From baby pics to basic info, parents need to be aware that companies are tracking their children
This story is part of Amy Bell's column Parental Guidance, which airs on CBC Radio One's The Early Edition.
Snapping photos of your kids — sometimes embarrassing ones — is a long-standing tradition for parents.
But as the digital age has taken over from the family scrapbooks, and more of our lives are lived online, what digital legacy are you leaving your kids? Are you guilty of what's been called "oversharenting"?
I opened up my Facebook account when my child was born in 2006. It seemed perfect to show everyone how deliriously adorable my daughter was.
But as both she and her brother have gotten older — and a lot wiser when it comes to being online — I've been called out a lot for what I've posted without asking. Despite my pleas of "but you had the cutest little tush!", the pictures that I find adorable, they find mortifying.

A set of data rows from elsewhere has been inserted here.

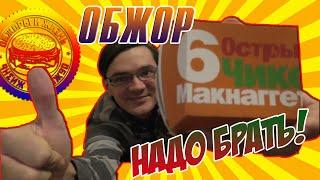 ОБЖОР. ОСТРЫЕ ЧИКЕН МАКНАГГЕТС. НОВИНКА ИЗ МАКДОНАЛДС MUKBANG EATING SHOW 주방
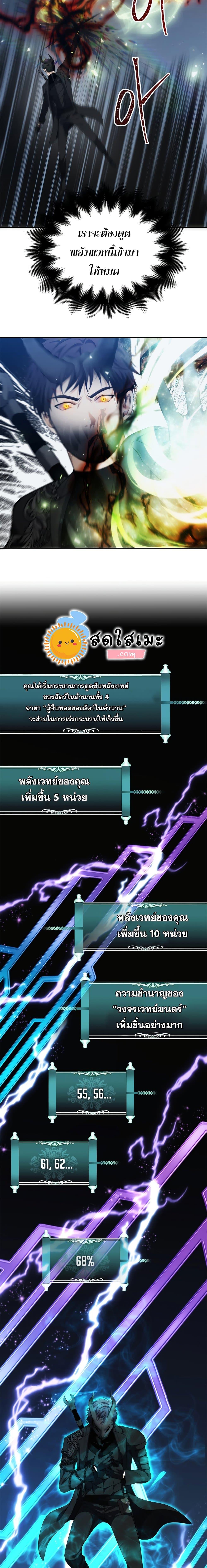 Manga-lc-com อ่านมังงะ อ่านการ์ตูน ออนไลน์ ฟรี Ranker Who Lives A Second Time ตอนที่ 1 2 3 4 5 6 7 8 9 10 11 12 13 14 ฟรี ไม่มีโฆษณา Manga-lc - อ่าน มังงะ อ่าน การ์ตูน ออนไลน์ อ่านมังงะ ฟรี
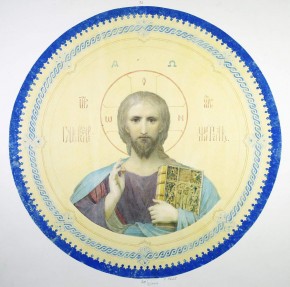 Вседержитель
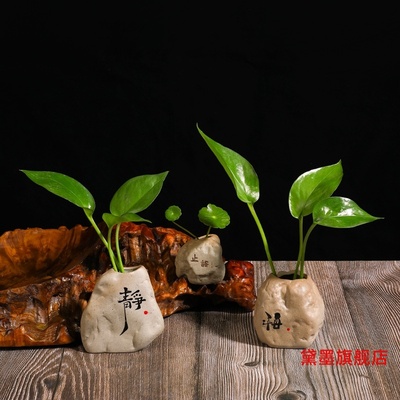 玄关茶宠迷你小水培花器仿石头客厅茶具禅意装饰小摆设粗陶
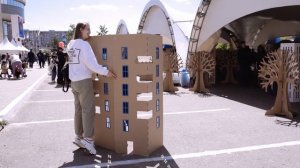 Кейс - Картонный праздник ко дню защиты детей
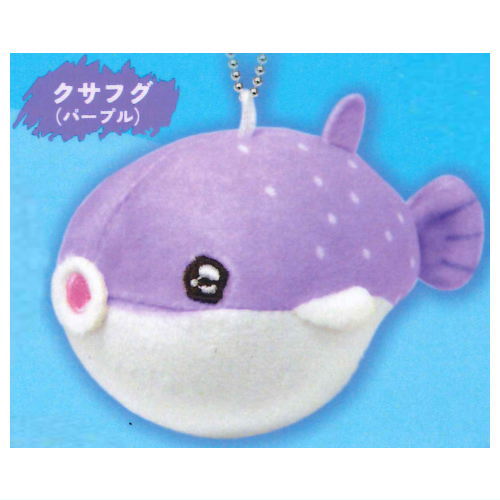 Ururun Aquarium Pukku Puku! Blowfish stuffed toy [3.Grass puffer (purple)]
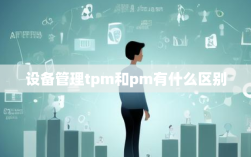 设备管理tpm和pm有什么区别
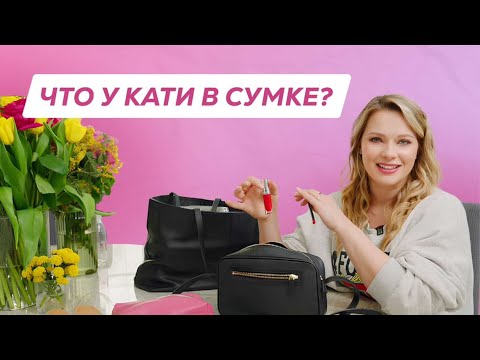 Видео: ЧТО В СУМКЕ У ОСНОВАТЕЛЯ 4FORMS?
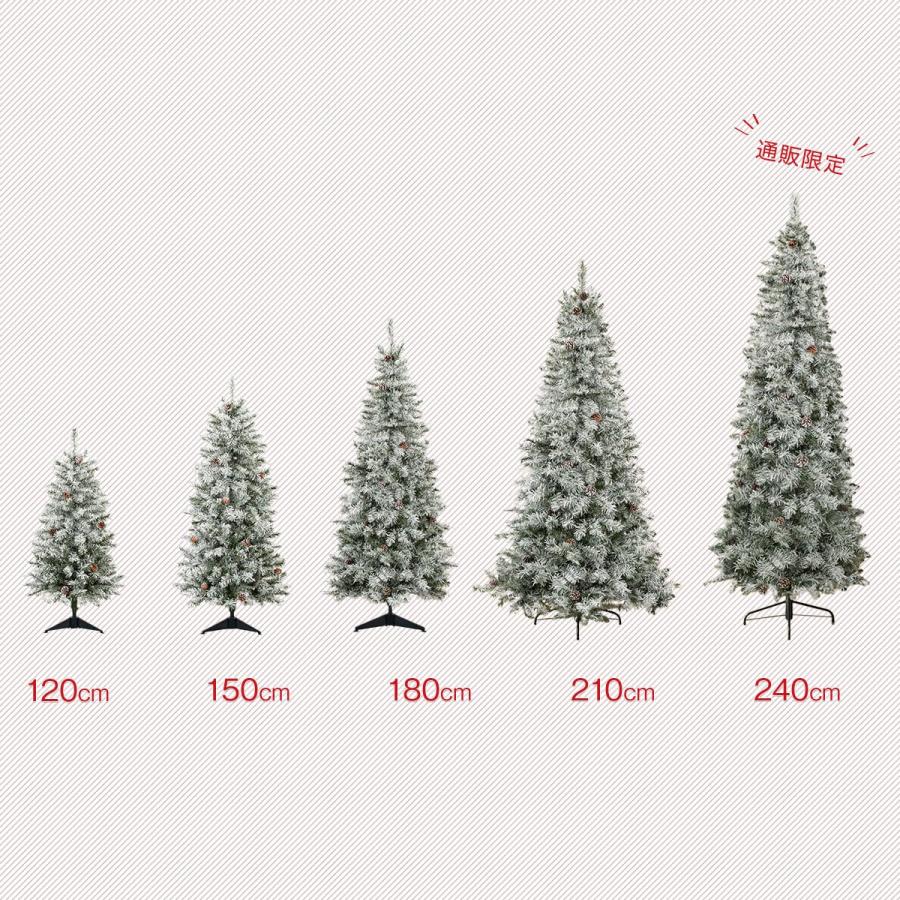 ヌードツリー(180cm スノー n2GS) クリスマスツリー ニトリ | ニトリ | 03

And now I'm under direct orders to receive explicit approval for all future kid-related posts, it's made me question the ways in which I share not only my offspring's images, but their information in general.
'Children tracked by companies from moment of conception'
From the moment you download that first app to monitor your pregnancy, your child has a digital footprint — and it's not just photos that people are after, it's information.

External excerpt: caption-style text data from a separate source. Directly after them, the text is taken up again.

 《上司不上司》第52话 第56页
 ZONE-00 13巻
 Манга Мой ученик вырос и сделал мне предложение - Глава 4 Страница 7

The Child/Data/Citizen project is based out of the U.K. but relies on a team from around the world to track how our lives — specifically our children's lives — are transformed by the production of "personally identifying digital data".
Information is big business for big companies, and your kids are one of their main suppliers.
"Children's data is collected. I'm talking about educational data, health data," says the project's lead researcher Dr. Veronica Barassi.
"Children are tracked by companies from the moment of conception."
'Giving away your most prized possession to the Internet'
But in this day and age, simply "going off the grid" isn't necessarily an option, or even what people want.
So how do we ensure the online legacy of our children is under their control?
"I always tell parents, if you, today, had to spend a dollar a day to use social media, would you? And the majority say no," says social media educator Jesse Miller, who helps companies, teachers and parents navigate the digital world, what motivates us to stay there, and at what cost.
"So if you're giving away your most prized possession to the Internet, just so it's a like … but you wouldn't spend a dollar, what are you doing?" she says.
Our kids are the first generation to grow up with their entire lives documented online for the masses, and we still need years to see how this could affect them in the future, both positively and negatively.
By letting them have more authority when it comes to what we share, it may make them more aware and respectful going forward. Not just about themselves but — perhaps just as importantly — what they share about others; the consent they ask for and then respect in kind.
Maybe they'll be the ones to stop this runaway data train in its tracks — and that might allow them to raise children who grow up knowing their embarrassing photos go no further then the family room.
And maybe "oversharenting" can be something embarrassing we leave behind as well.